_Objectives_.
A) In the passage about Ben Akselrod's campaign mailer:
(i) What office is Ben Akselrod a candidate for?
(ii) To whom was the mailer sent?
(iii) What does Akselrod now say the word in the mailer was?
B) Can you return the passage on Ben Akselrod's campaign mailer word for word from "Not familiar with" to "just slipped through."?
C) Can you carry the commentary on Ben Akselrod's campaign mailer further, picking up after its last sentence?

Not familiar with it? New York Assembly candidate Ben Akselrod used it the other day in a campaign mailer to Brooklyn electors, arguing that his opponent "has allowed crime to go up over 50 percent in our negrohood so far this year."

Like Messrs Dunn, Matthews and O'Donnell, Ben Akselrod is frighteningly pasty white, and a Democrat, and so presumably has highly refined racial antennae. Had a campaign staffer suggested that Mr. Akselrod's opponent was wont to wear "plus-fours" and had a "niblick," obviously such naked racism would have been deleted in the first draft. But the more subtly allusive "negrohood" apparently just slipped through.

Mr. Akselrod now says it was a "typo." Could happen to anyone. You're typing "neighborhood," and you leave out the "i," and the "h" and "b," and the "o" and "r" get mysteriously inverted. Either that, or your desktop came with Al Sharpton's spellcheck. And then nobody at the campaign office reading through the mailer spotted it. Odd.

_Recorded information_.
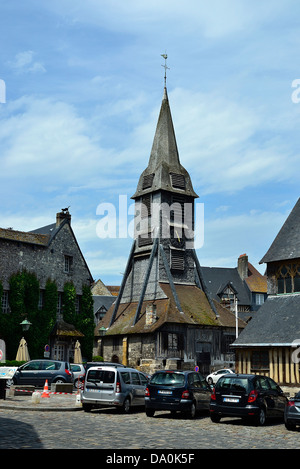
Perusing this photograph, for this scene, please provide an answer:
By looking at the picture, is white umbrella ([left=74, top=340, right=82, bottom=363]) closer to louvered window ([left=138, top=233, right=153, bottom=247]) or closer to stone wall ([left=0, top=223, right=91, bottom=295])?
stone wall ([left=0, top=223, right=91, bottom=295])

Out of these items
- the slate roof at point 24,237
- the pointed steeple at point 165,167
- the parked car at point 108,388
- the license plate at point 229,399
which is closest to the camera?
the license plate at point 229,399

---

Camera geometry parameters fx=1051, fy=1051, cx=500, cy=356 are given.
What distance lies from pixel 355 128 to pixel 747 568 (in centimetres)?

_Final answers_.
A)
(i) A seat in the New York Assembly.
(ii) Brooklyn electors.
(iii) A "typo."

B)
Not familiar with it? New York Assembly candidate Ben Akselrod used it the other day in a campaign mailer to Brooklyn electors, arguing that his opponent "has allowed crime to go up over 50 percent in our negrohood so far this year."

Like Messrs Dunn, Matthews and O'Donnell, Ben Akselrod is frighteningly pasty white, and a Democrat, and so presumably has highly refined racial antennae. Had a campaign staffer suggested that Mr. Akselrod's opponent was wont to wear "plus-fours" and had a "niblick," obviously such naked racism would have been deleted in the first draft. But the more subtly allusive "negrohood" apparently just slipped through.

C)
It's only the beginning of September. So we've got two more months of this. I don't know how it will play in the negrohoods of Chicago – whoops, sorry, I apologize for saying "Chicago" – but let me make a modest observation from having spent much of the past few months traveling round foreign parts. When you don't have frighteningly white upscale liberals obsessing about the racist subtext of golf, it's amazing how much time it frees up to talk about other stuff. For example, as dysfunctional as Greece undoubtedly is, if you criticize the government's plans for public pensions, there are no Chris Matthews-types with such a highly evolved state of racial consciousness that they reflexively hear "watermelon" instead of the word "pensions." So, instead, everyone discusses the actual text rather than the imaginary subtext. Which may be why political discourse in the eurozone is marginally less unreal than ours right now: At least they're talking about "austerity"; over here, we're still spending, and more than ever.

Time's Mark Halperin wrote this week that "Obama can't win if he can't swing the conversation away from the economy." That's a pretty amazing admission. The economy is the No. 1 issue on the minds of voters, and, beyond that, the central reality of Obama's America. But to win the President has to steer clear. That doesn't leave a lot else. Hence, the racism of golf, the war on women, the carcinogenic properties of Mitt Romney. Democrat strategy 1992: It's the economy, stupid. Democrat strategy 2012: It's the stupidity, economists.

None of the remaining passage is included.